Bahiagás ocupa pole position na compra do prédio da Desenbahia

Companhia baiana de distribuio de gs passou frente da construtora, tornando-se principal candidata a comprar sede da Desenbahia, avaliada em mais de R$ 27 milhes

Victor Longo_Bahia 247 – A construtora baiana Odebrecht sofreu um tropeço durante o sonho de trazer para Salvador o complexo comercial nova-iorquino Rockfeller Center. A pedra no caminho da gigante imobiliária tem nome, e chama-se Bahiagás. A Companhia de Gás da Bahia – concessionária dos serviços de distribuição de gás natural canalizado no estado – passou a frente da Odebrecht na compra do prédio da Agência de Fomento do Estado da Bahia (Desenbahia), localizado no Caminho das Árvores, ao lado da sede do jornal A Tarde. "Os presidentes de ambas as instituições afirmaram que as negociações já estariam 90% concluídas", contou a fonte.

O presidente da Bahiagás, Davidson Magalhães, confirmou a informação à reportagem: "É verdade, nós somos interessados e as negociações estão bem avançadas", assegurou. Segundo Magalhães, a ideia é que a sede da companhia migre para o local. Hoje, a Bahiagás funciona provisoriamente no prédio da Suarez, na mesma região.

A sede da Desenbahia é de interesse declarado da Odebrecht, que já é proprietária de outros edifícios e terrenos na região – como o prédio da Universidade Salvador (Unifacs) –, além de negociar a compra da sede do jornal A Tarde. A construtora tem o interesse de construir no local uma versão baiana do Rockfeller Center, um famoso complexo de prédios comerciais localizados no centro de Midtown Manhattan,em Nova Iorque(EUA).

A Desenbahia fica na parte de trás da Tancredo Neves, avenida do Caminho das Árvores que se tornou o centro financeiro e empresarial de Salvador, sendo uma das regiões mais valorizadas da cidade. O metro quadrado no local não é vendido por menos de R$ 4 mil. A sede da Desenbahia tem quase 7 mil metros quadrados e é avaliada em cerca de R$ 28 milhões. 

Licitação

Um dos pontos que colocam a Bahiagás à frente da Odebrecht nas negociações é o fato de ser um órgão em parte público, o que facilitaria a transferência da sede, driblando a burocracia e evitando um processo de licitação de concorrência privada. Sem isso, dificilmente a Bahiagás seria capaz de cobrir uma oferta da Odebrecht, gigante da construção que possui empreendimentos em todo o Brasil e mundo afora.

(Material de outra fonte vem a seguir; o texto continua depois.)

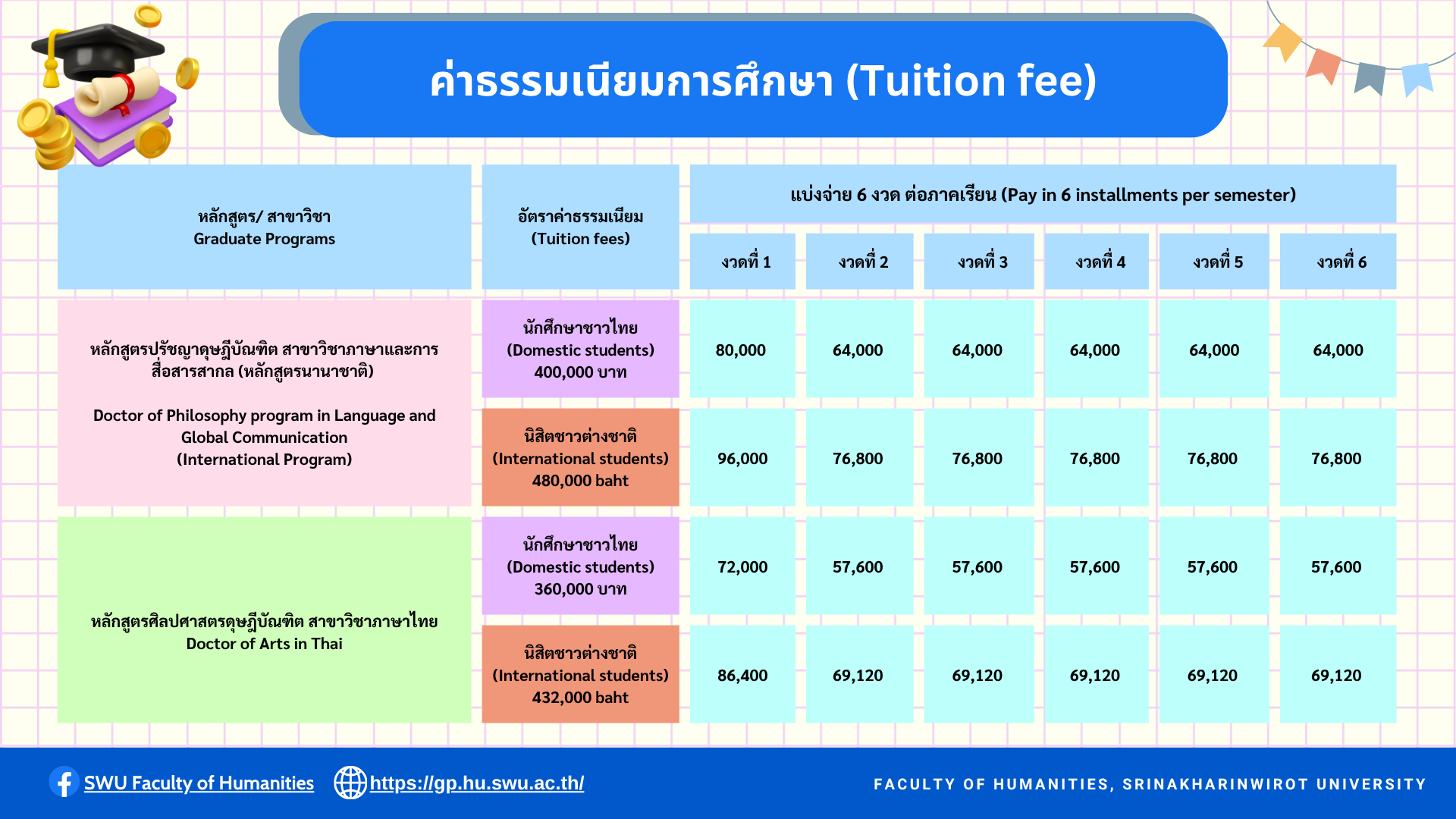 ค่าธรรมเนียมการศึกษา (Tuition fee)

| หลักสูตร/ สาขาวิชา Graduate Programs | อัตราค่าธรรมเนียม (Tuition fees) | แบ่งจ่าย 6 งวด ต่อภาคเรียน (Pay in 6 installments per semester) | | | | | |
|---|---|---|---|---|---|---|---|
| | | งวดที่ 1 | งวดที่ 2 | งวดที่ 3 | งวดที่ 4 | งวดที่ 5 | งวดที่ 6 |
| หลักสูตรปรัชญาดุษฎีบัณฑิต สาขาวิชาภาษาและการสื่อสารสากล (หลักสูตรนานาชาติ) Doctor of Philosophy program in Language and Global Communication (International Program) | นักศึกษาชาวไทย (Domestic students) 400,000 บาท | 80,000 | 64,000 | 64,000 | 64,000 | 64,000 | 64,000 |
| | นิสิตชาวต่างชาติ (International students) 480,000 baht | 96,000 | 76,800 | 76,800 | 76,800 | 76,800 | 76,800 |
| หลักสูตรศิลปศาสตรดุษฎีบัณฑิต สาขาวิชาภาษาไทย Doctor of Arts in Thai | นักศึกษาชาวไทย (Domestic students) 360,000 บาท | 72,000 | 57,600 | 57,600 | 57,600 | 57,600 | 57,600 |
| | นิสิตชาวต่างชาติ (International students) 432,000 baht | 86,400 | 69,120 | 69,120 | 69,120 | 69,120 | 69,120 |

SWU Faculty of Humanities https://gp.hu.swu.ac.th/ FACULTY OF HUMANITIES, SRINAKHARINWIROT UNIVERSITY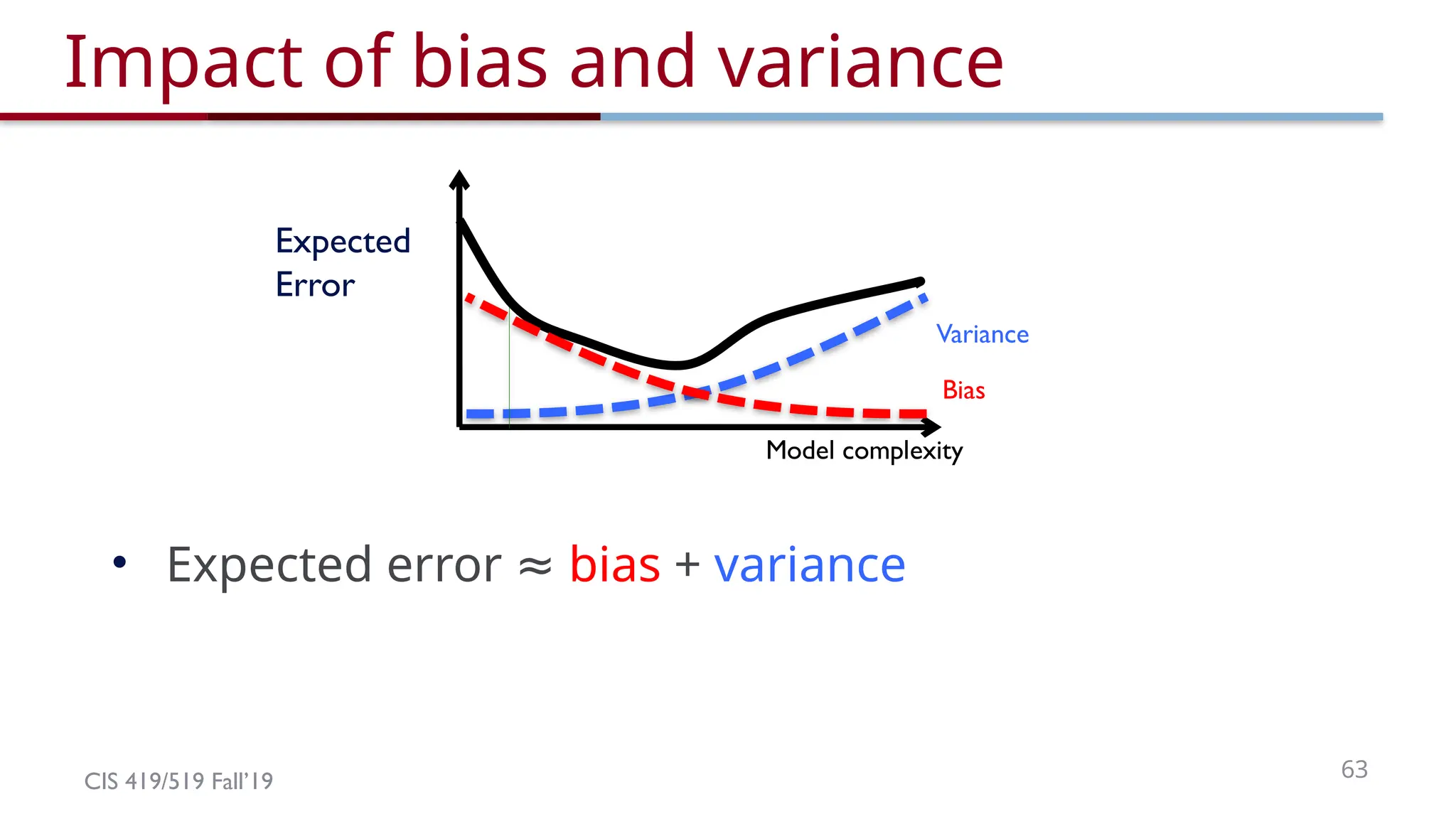 Impact of bias and variance

Expected Error

Variance

Bias

Model complexity

• Expected error ≈ bias + variance

CIS 419/519 Fall'19

63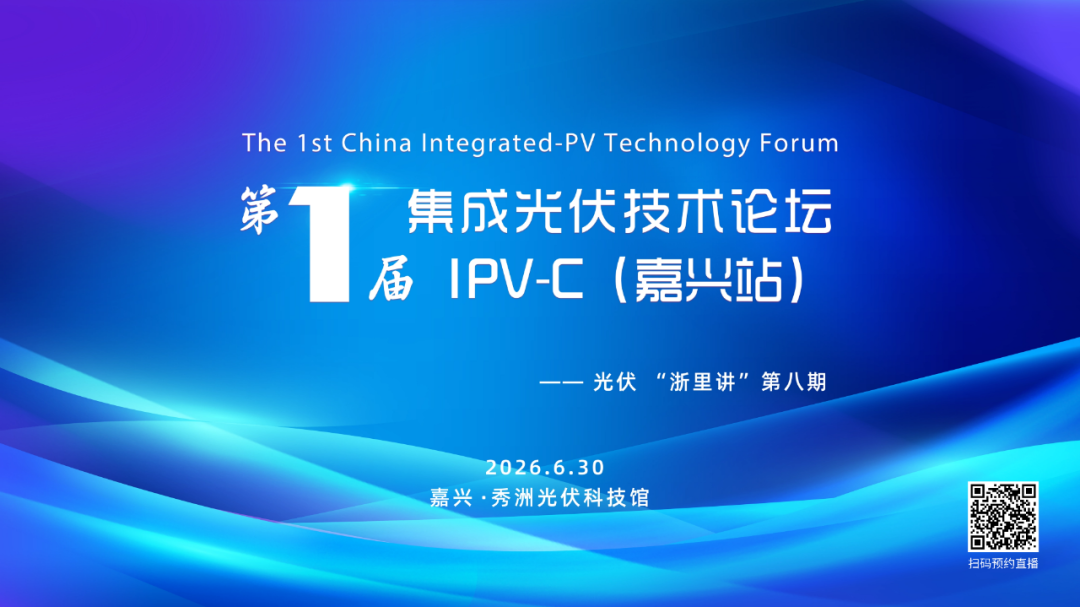 The 1st China Integrated-PV Technology Forum

第1届 集成光伏技术论坛 IPV-C（嘉兴站）

—— 光伏 “浙里讲”第八期

2026.6.30
嘉兴·秀洲光伏科技馆

扫码预约直播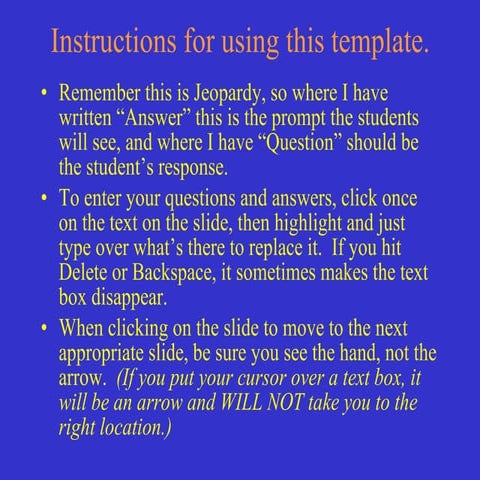 Instructions for using this template.

• Remember this is Jeopardy, so where I have written “Answer” this is the prompt the students will see, and where I have “Question” should be the student’s response.

• To enter your questions and answers, click once on the text on the slide, then highlight and just type over what’s there to replace it. If you hit Delete or Backspace, it sometimes makes the text box disappear.

• When clicking on the slide to move to the next appropriate slide, be sure you see the hand, not the arrow. (If you put your cursor over a text box, it will be an arrow and WILL NOT take you to the right location.)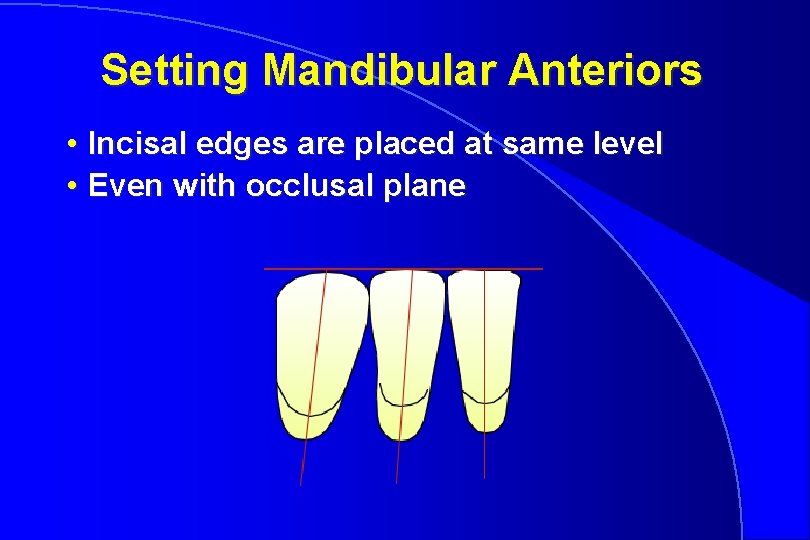 Setting Mandibular Anteriors

• Incisal edges are placed at same level
• Even with occlusal plane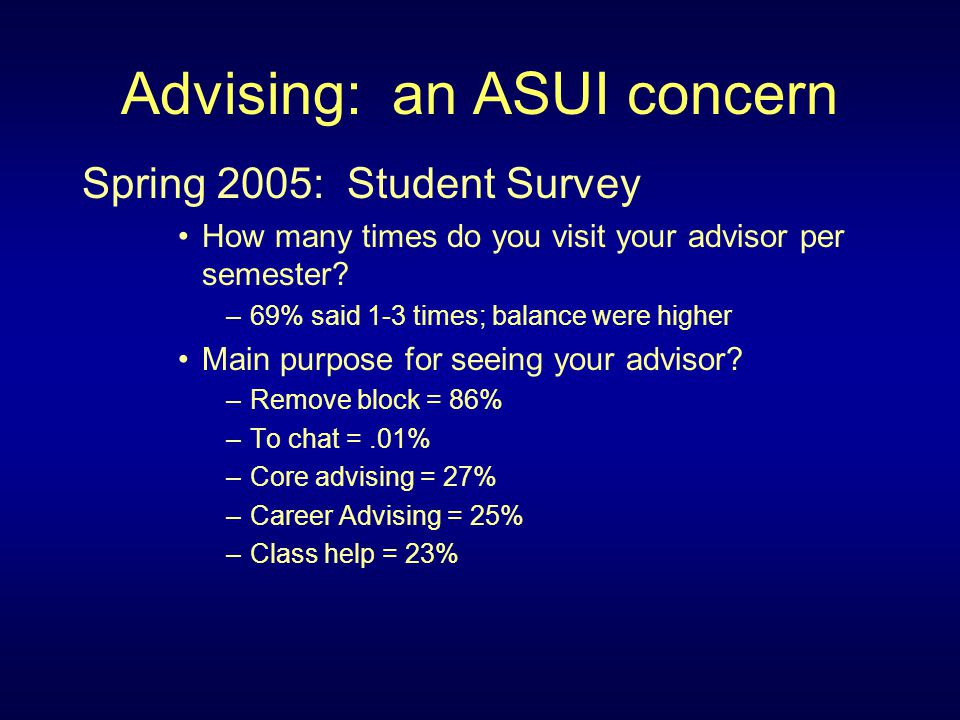 Advising: an ASUI concern

Spring 2005: Student Survey

• How many times do you visit your advisor per semester?
  – 69% said 1-3 times; balance were higher
• Main purpose for seeing your advisor?
  – Remove block = 86%
  – To chat = .01%
  – Core advising = 27%
  – Career Advising = 25%
  – Class help = 23%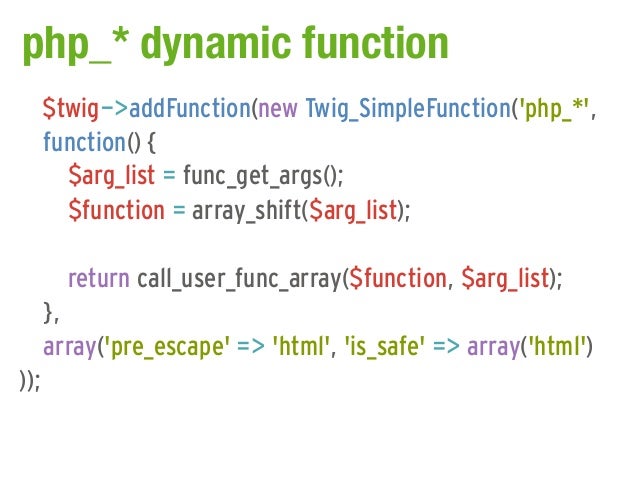 php_* dynamic function

$twig->addFunction(new Twig_SimpleFunction('php_*',
function() {
$arg_list = func_get_args();
$function = array_shift($arg_list);

return call_user_func_array($function, $arg_list);
},
array('pre_escape' => 'html', 'is_safe' => array('html')
));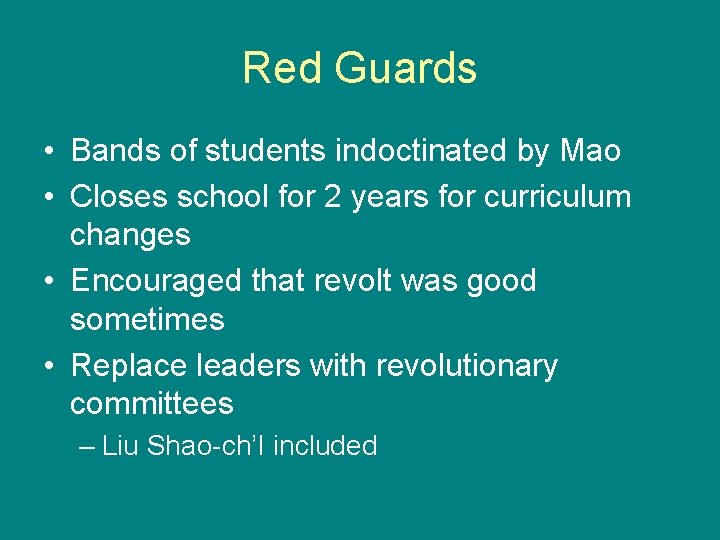 Red Guards

• Bands of students indoctinated by Mao
• Closes school for 2 years for curriculum changes
• Encouraged that revolt was good sometimes
• Replace leaders with revolutionary committees
– Liu Shao-ch'I included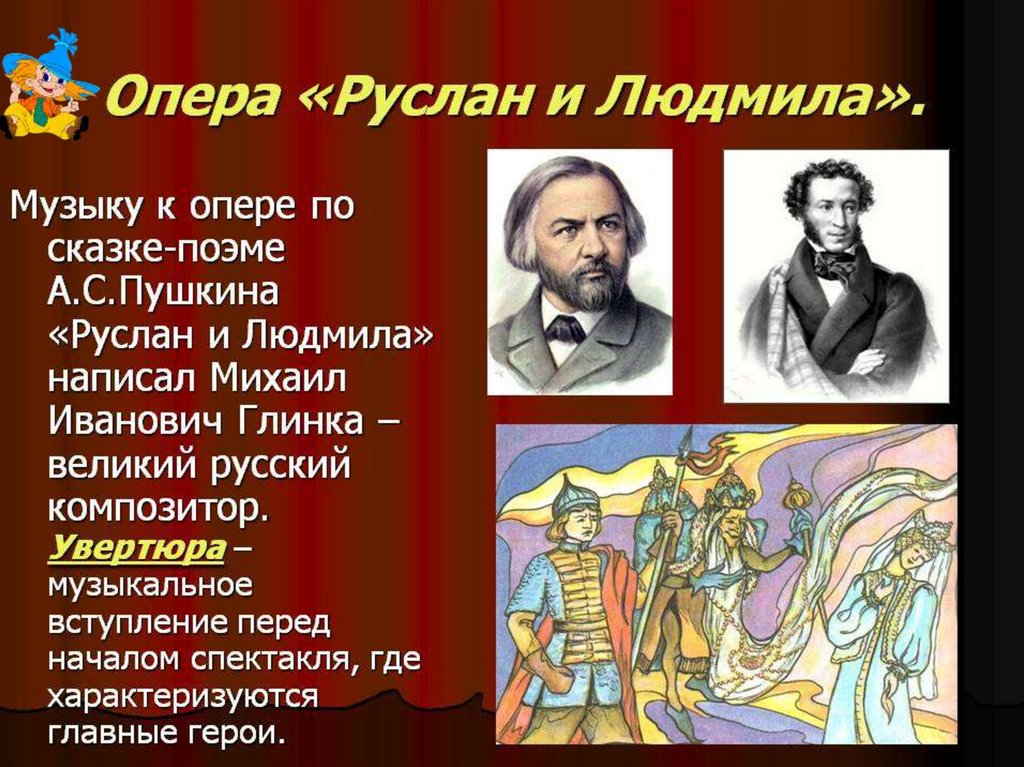 Опера «Руслан и Людмила».

Музыку к опере по сказке-поэме А.С.Пушкина «Руслан и Людмила» написал Михаил Иванович Глинка – великий русский композитор.

Увертюра – музыкальное вступление перед началом спектакля, где характеризуются главные герои.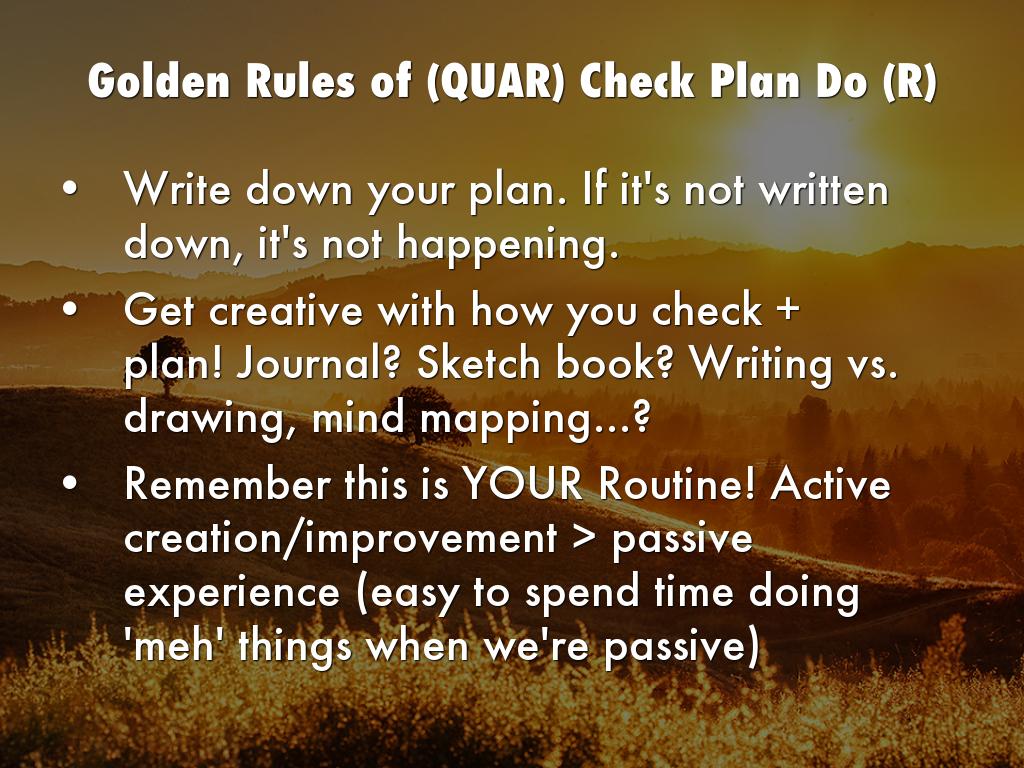 Golden Rules of (QUAR) Check Plan Do (R)

• Write down your plan. If it's not written down, it's not happening.
• Get creative with how you check + plan! Journal? Sketch book? Writing vs. drawing, mind mapping...?
• Remember this is YOUR Routine! Active creation/improvement > passive experience (easy to spend time doing 'meh' things when we're passive)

Segundo a presidente da comissão de licitação da Desenbahia, Sílvia Borges, a venda do prédio da instituição só será realizada a partir de meados de 2012, depois de realizada a mudança para uma nova sede. No entanto, ela enumera as vantagens de vendê-lo a um órgão não privado. "A lei estadual 9.433 dispensa a realização de processo licitatório na transferência da propriedade para um ente público", esclareceu. Na diretoria da Desenbahia, muitos dizem à boca pequena que a probabilidade de a Bahiagás comprar a sede é bem maior. Porém, nada está definido: além da Desenbahia, o Tribunal de Justiça do Estado (TJ) também já manifestou interesse na compra do edifício.

Antes de vender a atual sede, a Desenbahia deverá realizar a compra de um novo prédio nos próximos doze meses. Com essa intenção, a instituição publicou um edital de manifestação de interesse em seu site e designou uma comissão de 14 pessoas para cuidar do tema. Cinco propostas já foram recebidas, mas apenas duas atendem aos requisitos de prazo e localização apresentados pela Desenbahia: um edifício da construtora Morada Ltda, localizada no Stiep, e outro da Sertenge S/A, situado no início da avenida Luiz Viana (Paralela), entre as sedes da Advocacia Geral da União (AGU) e o Ministério Público Federal (MPF).

No edital, o presidente da Desenbahia, Luiz Alberto Petitinga, explicou os requisitos. "O imóvel deverá situar-se nas proximidades do novo centro financeiro de Salvador, em local que ofereça acesso a transporte urbano, segurança, iluminação nas vias públicas, bem como ser próximo a restaurantes e lanchonetes e possuir documentação regularizada junto aos órgãos públicos", escreveu ele.

A mudança de sede Desenbahia deve-se ao alto custo de manutenção do prédio atual e à determinação do Banco Central, que rege a instituição financeira, de proibir que imóvel de próprio uso tenha outra finalidade a não ser a que se destina. Em outras palavras, a Desenbahia não poderia continuar alocando, em parte de sua sede, outras secretarias, como sempre fez. Com isso, o imóvel ficaria com boa parte de suas instalações sem uso. A Odebrecht Realizações foi contatada pela reportagem para comentar o assunto, mas ainda não deu retorno.